»La révolte d’Orabi et l’occupation anglaise’’: la malédiction du canal de Suez, avant Nasser

A la faveur de la révolte d’Orabi, en 1881, et en dépit des faibles moyens dont elle disposait, l’Egypte aurait pu rendre la conquête de son territoire par l’Angleterre bien plus coûteuse, et obtenir une paix bien plus favorable et respectueuse de ses intérêts que l’horrible colonisation à laquelle elle fut soumise.

Par Dr Mounir Hanablia *

Le Canal de Suez en 1881, avec le développement du chemin de fer, et de la marine à vapeur, c’est la voie la plus rapide entre l’Angleterre, et son joyau de la Couronne, l’Inde. Trois semaines de voyage suffisent alors qu’il en faut huit en empruntant la route du Cap de Bonne Espérance.

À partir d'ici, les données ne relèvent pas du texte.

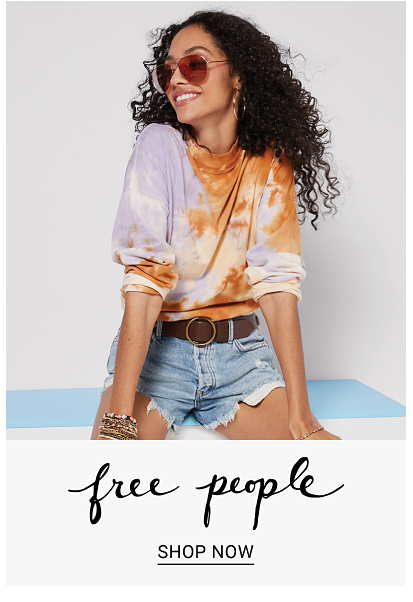 Girl with aviator sunglasses and tie die long sleeve shirt bunched up and ripped denim shorts with brown belt. Free people. Shop now.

Néanmoins, détenteur à l’origine de 15% des parts de la société du Canal, l’Etat égyptien a dû vendre ses parts à perte, et c’est l’Angleterre qui en a fait l’acquisition, en devenant ainsi l’actionnaire principal.

En effet, il se trouve que depuis l’époque désastreuse du Khédive Ismaïl, qui a dû dépenser sans compter dans des œuvres de prestige en pensant restituer à son pays ses gloires d’antan, les dettes se soient accumulées au point que les créanciers anglo-français aient décidé de le soumettre à une tutelle financière stricte, par le biais d’une commission de contrôle présidée par deux commissaires , un Britannique et un Français, chargés de rembourser les dettes des créanciers étrangers, sans aucun égard pour les intérêts égyptiens.

D’autre part, et nominalement, l’Egypte est soumise à un tribut annuel en faveur de l’empire ottoman, celui-là même qui, en 1878, venait d’être laminé par l’armée russe jusqu’aux faubourgs d’Istanbul en se voyant imposer par la paix de San Stefano l’indépendance de ses provinces des Balkans, dont elle ne conservait plus qu’une partie de la Thrace et de la Macédoine.

Montée du nationalisme égyptien

En Egypte, c’est dans ce contexte tendu que des officiers de l’armée égyptienne, travaillés par une propagande nationaliste alimentée par un Parti National non reconnu et certains intellectuels engagés tels Jameleddine Al-Afghani et Mohammed Abdou, osent protester à juste titre contre le traitement de faveur dont bénéficient les officiers d’origine Tcherkesse  ou turque au détriment de leurs camarades Arabes. Trois parmi eux, considérés comme les meneurs, Ahmed Orabi, Ali Fahmi, et Abdelâl Hilmi, sont arrêtés pour être traduits en conseil de guerre. Mais leurs partisans assaillent le ministère de la Guerre et les font libérer de force.

L’armée conduite par Orabi assiège le Khédive dans son palais.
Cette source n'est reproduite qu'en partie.